Text under study —
*** Begin section ***
The floor was like walking on the waves of a stormy sea, if they had frozen with the peaks and troughs at their extremes, often much deeper or taller than twice my height. Looking into the distance I saw a half dozen stacks of rocks showing the direction I should travel. There was no visible path or footprints from previous hikers on the hard, stone surface. Further along the trail, the large rocks had been reduced to crumbled gravel and the heavily traveled trail became visible.

I was surrounded by an exceedingly strange environment, and I realized that the sounds of the forest were gone; no birds, no rustling of the leaves or sounds of rain dripping from the trees. Instead all was silent. (Personally, I would have shouted hello to test for an echo, but that’s me.) The low clouds kept the rim of the crater hidden in most directions, so it appeared as though the hills surrounding me simply rose up into the clouds. It was truly an otherworldly feeling, alone in an environment that had been molten rock the year my parents got married.

One of the numbered markers referred me to the trail guide, which invited me to look at the perimeter of the lava lake and recognize the “bathtub ring” where the molten lava had once filled this crater. The pool of lava had risen and dropped several times during the eruptions, and it first cooled and hardened at the edges. When the pool dropped, those edges broke off, falling into the center or onto what had been a forest covered hillside. Looking all around, that ring was unmistakable, and, I thought, named appropriately. Apparently prior to the 1959 eruption, this had been an 800-foot-deep crater, not the 400-foot one that I had just descended.

As I continued my walk, the land became jumbled hills of black lava piled even higher than before, making me feel quite insignificant in comparison. At another of the numbered markers, the trail guide explained that this was the location of a cinder-and-spatter cone that came into existence in 1959. During that eruption, a fountain of lava shot 1,900 feet into the air (one of the highest eruptions ever witnessed by man) and all this jumble of rock was the spatters thrown out during that event.  (Here are some historic pictures of the eruption.)

For most of my life, I’ve seen lava rock that was used in BBQ grills, or as landscaping rock in gardens. In those instances, it was from ½-inch to perhaps 2-inches in diameter. In this crater there were crumbs of that size, but they were dwarfed beneath the hills of rock, with chunks the size of my head and up to three feet across. The piles of these abrasive, black boulders surrounded me in a jumble of debris, often mixed with voids or even small caverns. I recognized that these boulders could easily shred my leg if I stepped into a hole, or perhaps even onto an unstable rock.

After passing through the steep hills of spattered lava, I reached an area that had a much more level surface. This portion of the hardened lava lake reminded me of an old asphalt parking lot where sinkholes or landslides had caused the pavement to shift or break. Except that this parking lot covered acres of land and there was no soil visible where the surfaces sank and broke. This surface provided great examples of the dropping pool of lava, where the support beneath cooled stone had disappeared, causing it to sink or drop, often ten, twenty or even forty feet. This was yet another example of the power of nature, where the land is currently motionless but has not always been so. To keep heading toward the next guidepost cairn, I frequently had to step over large cracks that provided and opportunity to peer down several feet into darkness. The path I walked was often meandering, in order to avoid crossing large gaps between slabs that I could easily fall into.
*** End section ***
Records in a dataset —
*** Begin section ***
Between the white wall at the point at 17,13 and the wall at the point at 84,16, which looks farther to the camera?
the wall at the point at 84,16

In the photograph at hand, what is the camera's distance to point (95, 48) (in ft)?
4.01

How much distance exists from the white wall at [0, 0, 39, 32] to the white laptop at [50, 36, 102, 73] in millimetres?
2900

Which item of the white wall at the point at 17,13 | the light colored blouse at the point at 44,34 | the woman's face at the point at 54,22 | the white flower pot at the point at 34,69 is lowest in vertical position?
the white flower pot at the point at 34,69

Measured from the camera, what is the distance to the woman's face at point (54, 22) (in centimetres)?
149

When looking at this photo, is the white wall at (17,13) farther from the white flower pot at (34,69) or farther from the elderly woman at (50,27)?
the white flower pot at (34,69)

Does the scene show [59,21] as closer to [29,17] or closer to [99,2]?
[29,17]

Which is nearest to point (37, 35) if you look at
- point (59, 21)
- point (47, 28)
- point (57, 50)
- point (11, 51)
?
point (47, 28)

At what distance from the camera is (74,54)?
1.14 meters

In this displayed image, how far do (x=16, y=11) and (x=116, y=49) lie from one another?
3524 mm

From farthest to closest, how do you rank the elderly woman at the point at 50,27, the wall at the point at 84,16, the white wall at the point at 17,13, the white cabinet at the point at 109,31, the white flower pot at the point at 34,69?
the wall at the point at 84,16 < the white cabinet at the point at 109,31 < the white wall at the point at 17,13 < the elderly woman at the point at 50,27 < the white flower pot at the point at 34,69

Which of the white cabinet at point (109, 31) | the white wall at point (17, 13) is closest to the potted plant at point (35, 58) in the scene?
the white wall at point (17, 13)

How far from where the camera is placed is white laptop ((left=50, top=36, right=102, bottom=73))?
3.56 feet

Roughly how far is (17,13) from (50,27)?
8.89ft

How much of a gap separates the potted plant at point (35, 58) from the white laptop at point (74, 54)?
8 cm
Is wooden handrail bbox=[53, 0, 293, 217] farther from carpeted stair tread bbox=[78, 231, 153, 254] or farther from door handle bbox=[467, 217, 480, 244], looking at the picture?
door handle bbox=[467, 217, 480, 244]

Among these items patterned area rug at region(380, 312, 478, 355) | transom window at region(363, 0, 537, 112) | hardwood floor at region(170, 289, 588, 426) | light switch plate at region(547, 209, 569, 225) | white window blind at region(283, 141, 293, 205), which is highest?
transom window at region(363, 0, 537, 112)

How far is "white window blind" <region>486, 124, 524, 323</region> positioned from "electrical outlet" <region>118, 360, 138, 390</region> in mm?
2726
*** End section ***
*** Begin section ***
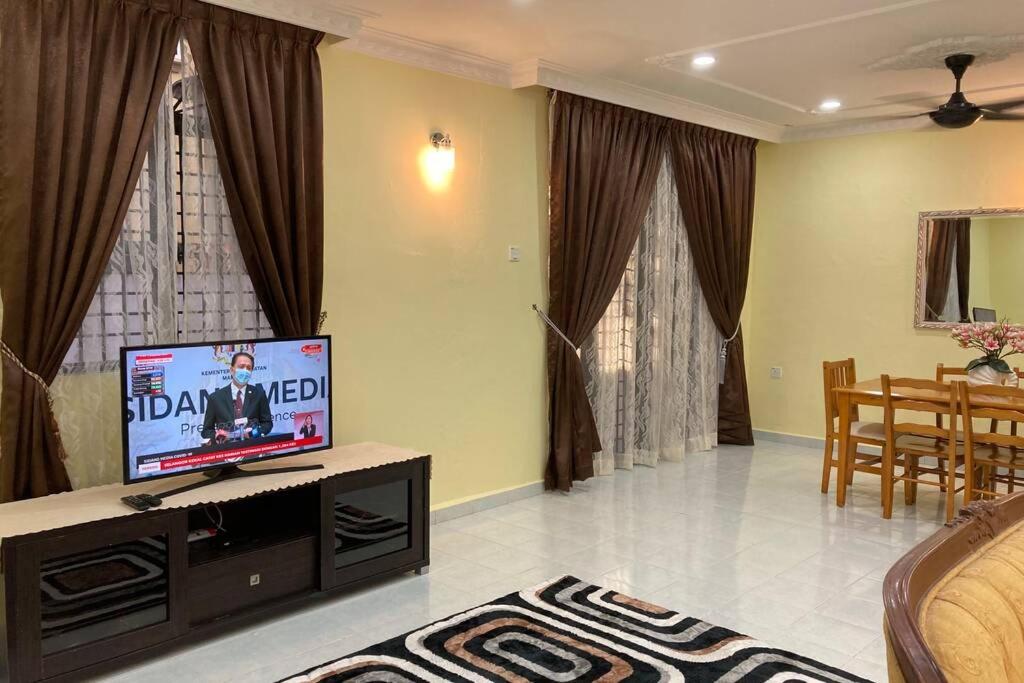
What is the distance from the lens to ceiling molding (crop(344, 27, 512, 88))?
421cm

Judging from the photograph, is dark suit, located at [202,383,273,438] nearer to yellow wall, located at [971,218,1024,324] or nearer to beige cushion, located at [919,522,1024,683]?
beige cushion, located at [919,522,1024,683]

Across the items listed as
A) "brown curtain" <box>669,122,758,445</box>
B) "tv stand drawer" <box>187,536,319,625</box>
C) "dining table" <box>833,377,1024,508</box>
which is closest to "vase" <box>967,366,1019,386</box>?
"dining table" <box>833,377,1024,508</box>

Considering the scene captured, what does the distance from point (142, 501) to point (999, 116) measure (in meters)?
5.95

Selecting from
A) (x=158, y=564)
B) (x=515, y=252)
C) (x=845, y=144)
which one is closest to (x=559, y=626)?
*** End section ***
What you need to do —
**1.** In the account of the lava crater hike, starting at "As I continued" and ending at "of the eruption.)", substitute "tangled mounds" for "jumbled hills".
**2.** Proceed with the account of the lava crater hike, picking up after its final sentence.

Responses per task —
**1.**
As I continued my walk, the land became tangled mounds of black lava piled even higher than before, making me feel quite insignificant in comparison. At another of the numbered markers, the trail guide explained that this was the location of a cinder-and-spatter cone that came into existence in 1959. During that eruption, a fountain of lava shot 1,900 feet into the air (one of the highest eruptions ever witnessed by man) and all this jumble of rock was the spatters thrown out during that event.  (Here are some historic pictures of the eruption.)

**2.**
As I neared the halfway point in crossing the lava lake, the surface once again changed, but for the last time. The hills were behind me, and the relatively level surface finally looked like the lava lake I’d heard about. It was more than a quarter mile to each side and more like a half mile ahead of me, to where the trail leads out of the crater. The surface still had a rolling unevenness and the stone floor reminded me of the crust on a loaf of black, pumpernickel bread. The unevenness of this vast acreage was accented by the puddles from the recent rain and the shadows in the low places, contrasting with the higher spots. It also had a mottled look, due to the smallest of rocks and dust having been washed and blown around, leaving other patches of stone bare. An occasional plant stood about 24 inches tall, proud to be surviving and creating yet another eerie contrast as the daylight began fading.

The final few hundred feet of the lake surface was once again broken pavement, sloping up to the bathtub ring from where I could then look back to see some of the trail I’d just traveled. From a distance, it was evident that many people had crossed the same route and I realized I was fortunate to have had the entire caldera to myself for that hour.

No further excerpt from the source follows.